A professional strategy can be compared to a well thought-out shipping route. When planning your route, the focus is always on the port as the destination. How you reach it, with which boat, which fuel and which cargo, and by which route, defines your content marketing strategy. It also determines which budget, which content, which customers and which publication channel are best suited to achieve your content marketing goals. If you don’t have a strategy, you can’t do much more than react to current developments, many of which are short-lived trends. In the process, you might also be targeting the wrong users and not even be able to measure what you’ve achieved. Or in short, your route would fail and you would sail to America, so to speak, instead of docking in the port of India.
As a big picture in the form of an overarching direction, content marketing strategy holds content planning for specific audiences and needs and creates the framework for specific structures. Thus, it deals with everything on your path to successful content – including distribution and success analysis. Your content marketing strategy precedes your content strategy – that is, the concrete planning of your content – and should answer the following questions:
- What do you want to achieve with your content?
- Who do you want to reach with your content?
- When and where do you want to publish your content?
- What are you willing to invest in your content?
- How do you monitor the achievement of your goals?
If you can answer these questions, you have already defined your content marketing strategy.
Content strategy is about fine-tuning your content as part of your overall strategy, which you never lose sight of. This is about the concrete implementation of measures and the conception of specific content formats and content.

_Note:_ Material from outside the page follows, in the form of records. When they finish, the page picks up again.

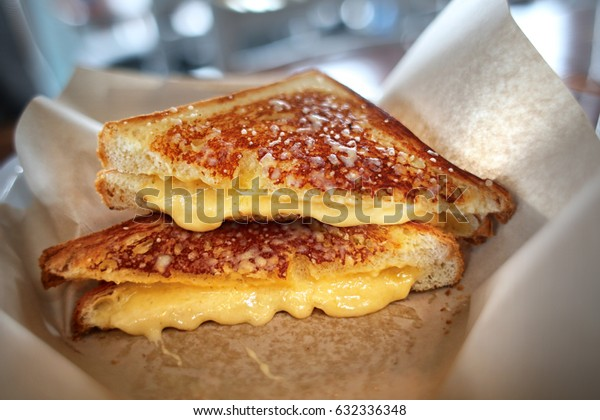 Grilled cheese sandwich gourmet four cheese in basket cut in half melted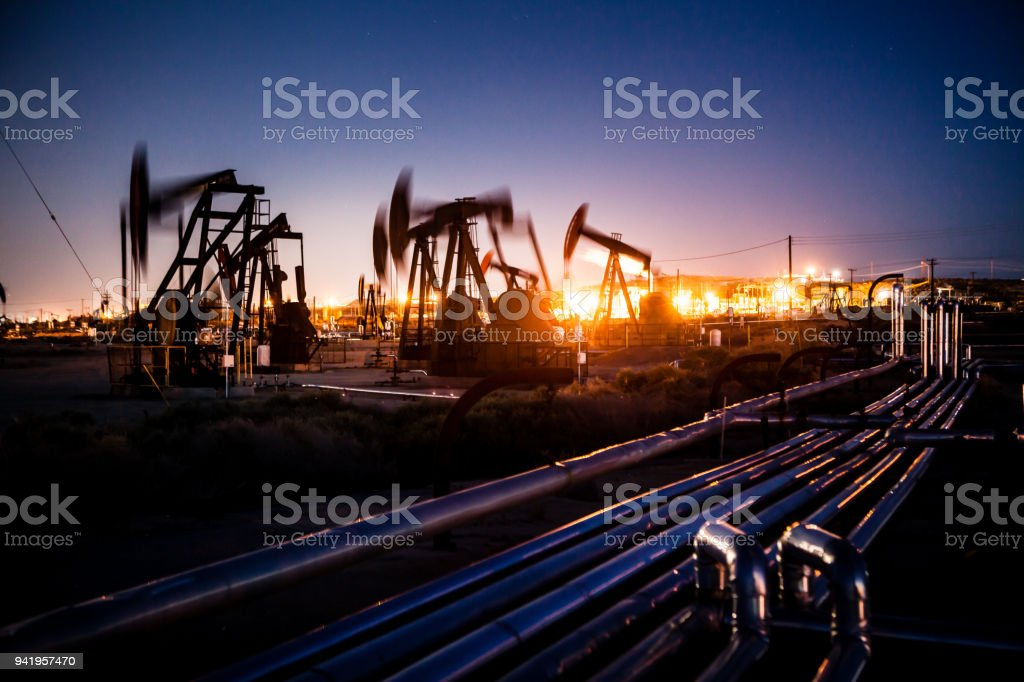 Oil pupjacks whiring at night stock photo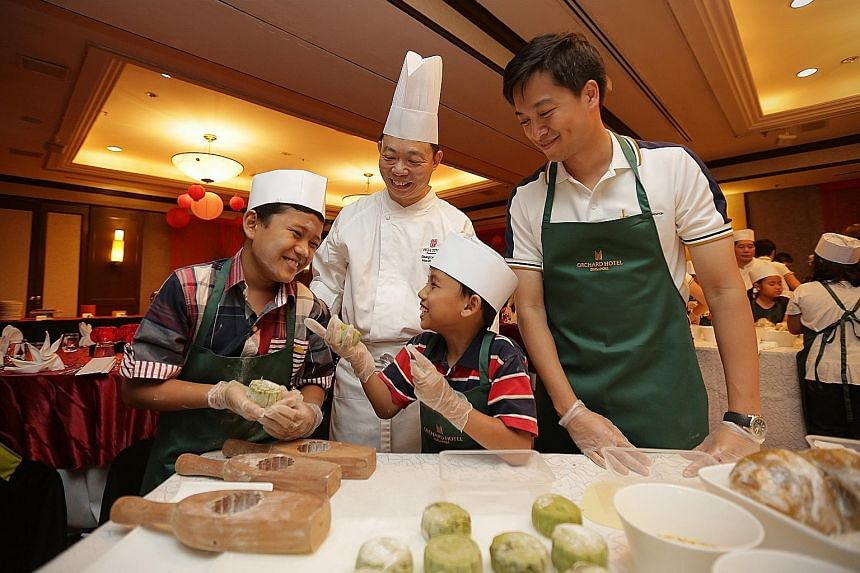 Muhammad Izzat Mohd Ismail (left) and Zulqarnain Mohd Zainuddin, both nine, having a fun time learning to make snowskin mooncakes. They were among 20 kids from the Singapore Children's Society being treated by Hong Leong Foundation to a mooncake-maki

The goal of a content strategy is to increase the efficiency of content marketing. Specifically, the company should be advanced through good content and the efficiency of existing content should be improved. As part of your content strategy, you should therefore address these questions:
What problems, questions, and needs do my potential customers have, and what content do I need to provide them and how, in order to satisfy their needs as best as possible?
To stay with the image of sailing the sea: The captain is concerned with planning and using the right ship so that the cargo arrives safely where it is supposed to go.
Understanding user intent: your key to content marketing success
Your strategy is always closely tied to the following questions: Where do potential customers move and where do they look for advice? When does the user need which information? Which stations and contact points with my brand are there on the customer journey, which is often very complex? How can I identify the user’s problems?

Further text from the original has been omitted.